Massachusetts Students Get Involved In Blanding’s Turtle Conservation
March 1, 2019
Herping in the suburbs of Massachusetts rarely yields diverse finds. Garter snakes shelter in the woods; leopard, wood, and green frogs lurk in the waters, and toads conceal themselves in the brush and soil. Surprisingly, turtles are the among the rarer, more elusive finds, especially those that aren’t painted or red-eared. This is a state where even the testudines are secretive. Well camouflaged, they throw themselves back into the water at the slightest notice of detection. The only exception is during breeding season. In the spring and summer, they make perilous journeys across roads, finally allowing us a welcome glimpse into their hidden lives.
Emma Hsiao helped release captive-bred Blanding's turtles.
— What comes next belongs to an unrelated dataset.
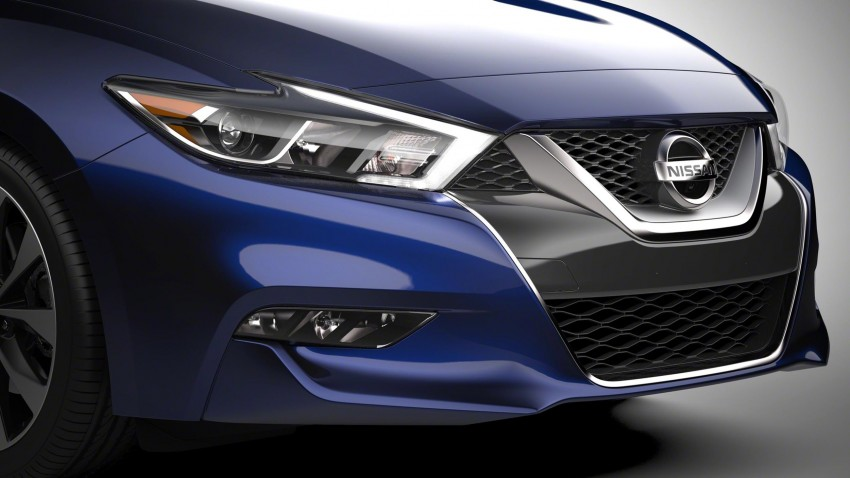 2016 Nissan Maxima debuts in New York with 300 hp Image #324916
While herping, I’ve only ever encountered one turtle that was deemed uncommon (or more so than typical pond turtles). She was a decently sized snapper. Rumors had circulated around about the snapper that inhabited the streams and ponds criss-crossing the school property. Some even claimed that she had come up to the school courtyard to lay eggs. Fellow students would post their sightings onto social media, excitedly recounting their “face-to-face encounter with nature.” Knowing that this is the same school where kids stomp frogs to death, I am relieved to say that no one has tried to get too close to that turtle (yet). I had stumbled across that snapper by accident, taking a stroll around the streams during an outdoor gym class. An unfamiliar shape on the periphery of the pond caught my eye. There she laid, under one of the concrete pond supports. I remember the smooth dark scutes, massive forearm claws, and the pointed head. She was easily over a foot long. I didn’t have my phone with me, but a friend snapped a photo of her. We didn’t dare venture closer, due to the slippery terrain and the fear that we would scare the turtle away.
Though Massachusetts is home to a limited selection of herps, especially in the semi-developed areas, it didn’t stop me from trying to learn about as many as possible. As a freshman, I started a herp log, a binder full of information and drawings of the native and invasive species. Of course, this spurred the need to research, and the school librarians soon became familiar with the little Asian girl that always came back to check out that reptile book one more time. In fact, I had borrowed their decades old, practically untouched copy of the National Audubon Society Field Guide to North American Reptiles and Amphibians so many times, that on the 14th renewal in a row, they insisted I keep it. I’ve taken to carrying that field guide around at all times, which led my peers to lovingly nickname me “the Herpie.”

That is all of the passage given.